I have a Canon 550D and when I look through my view-finder to take photographs, it displays all the current settings inside the view-finder itself like aperture value, shutter speed, ISO etc.

However, it also displays a number on the far right corner. That number is 9. It always is 9 and I don't know what that signifies. Any clue?

One more thing, sometimes that number also has a dot besides it when the camera isn't focused properly on the subject.
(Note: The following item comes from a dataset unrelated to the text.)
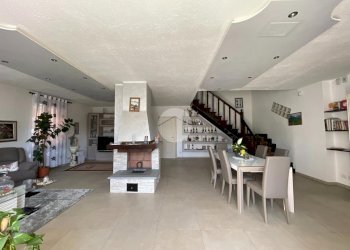 Semi-detached house Frazione Revignano, Asti - photo 2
The far right side of canon view-finder status bar is the camera's current burst capacity, basically how many shots you can take in a hurry before it blocks and can't take any more. If you put it into high speed shooting (sports mode for example) and watch that value as you click off shots in a hurry you'll see it go down as you fill memory in the camera with shots, then rise back up as you pause and it writes them out to the card. As Shizam mentioned, adjusting your file type can alter that since different formats take more/less memory. Other impacts on it are card speed and image composition. (Some images compress really well, so you'll get more images in memory before the camera stops taking pictures.)
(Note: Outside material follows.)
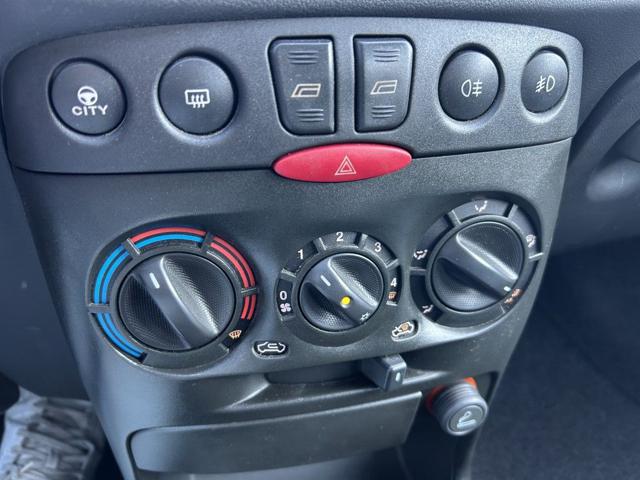 FIAT Punto usata, con Volante in pelle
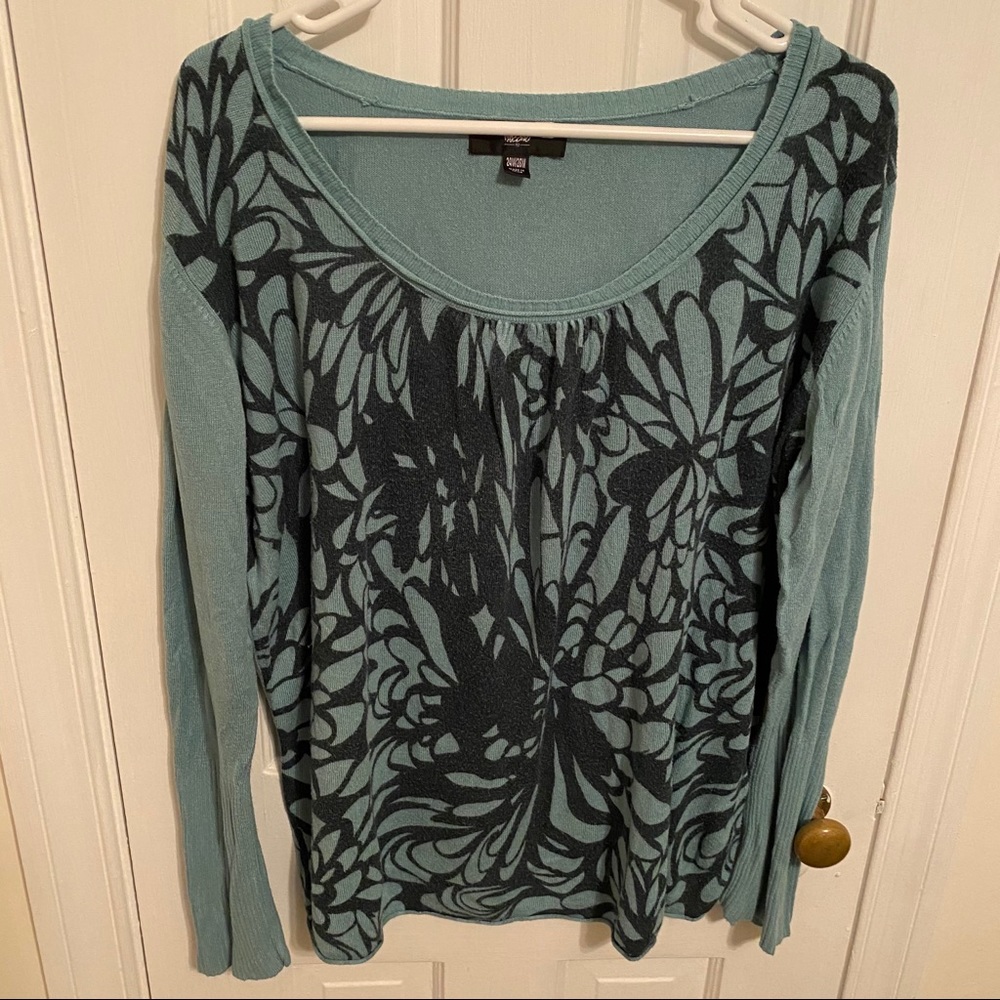 Lightweight Sweater - Picture 6 of 9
The green dot is Focus Lock. When it's ON the camera thinks it has properly focused your image. When in AI Servo AF mode if it is blinking it means the camera can't achieve focus. Of course it could be total fail and it's focused on the background, but it doesn't know that. You might need to adjust your autofocus points that you're letting it use, or use the good old half-press, focus at center, recompose, shoot pattern. The green dot is particularly useful if, like me, you've turned off the audible tweet announcing to the world that you're focused and about to take shot.


That is how many photos the camera can 'burst'. Changing the output file type (RAW, JPEG, RAW+JPEG) can affect this number. The dot is focus confirmation, it shows when AF has locked onto something.

See the 'Viewfinder view' here:


  • Is that burst value equivalent to camera's fps ?
    – Rish
    Nov 5 '10 at 20:39
  • Nope, when a camera lists 'FPS' thats how fast it can take pictures 'Frames Per Second'. The burst is how many frames it can take before having to slow down or stop taking pictures.
    – Shizam
    Nov 5 '10 at 20:46
  • 1
    Related: photo.stackexchange.com/questions/4656/…
    – che
    Nov 5 '10 at 22:53
  • 1
    I get it. It's some kind of RAM that a camera has. I'm relating it to computers though, but I guess this pretty much explains the fact.
    – Rish
    Nov 6 '10 at 4:36
  • 1
    @Rish, the word I think you're looking for is "buffer". When the buffer is full, the camera's FPS will drop while it offloads the images to your card.
    – Conor Boyd
    Nov 7 '10 at 20:15

This camera's user manual is available online.

On pp. 19 (overview) and 248 (quick reference) it shows the full viewfinder display with a gloss explaining every part of it. In particular, the number on the lower right is labeled "max. burst". Additional information about this reading is found by searching the manual for "burst"; useful pages include 70, 72 ("...maximum burst will vary depending on the subject, card brand, ISO speed, Custom Functions, and other settings."), 73 (explaining that the max. burst display cannot show values greater than 9), 102 (max. burst is less during WB shooting), 193 (with strong ISO noise reduction, max. burst will "greatly decrease"), p 220 (fine detail increases file size which can reduce max. burst rate).

From this information we can infer that the burst rate bottleneck is due both to on-camera processing speed (depending on noise reduction and file size) and transfer rates to the card.

Similarly, referring to your owner's manual will explain the focus lock settings.

You can get a lot out of your camera by reading through this manual and referring to it often.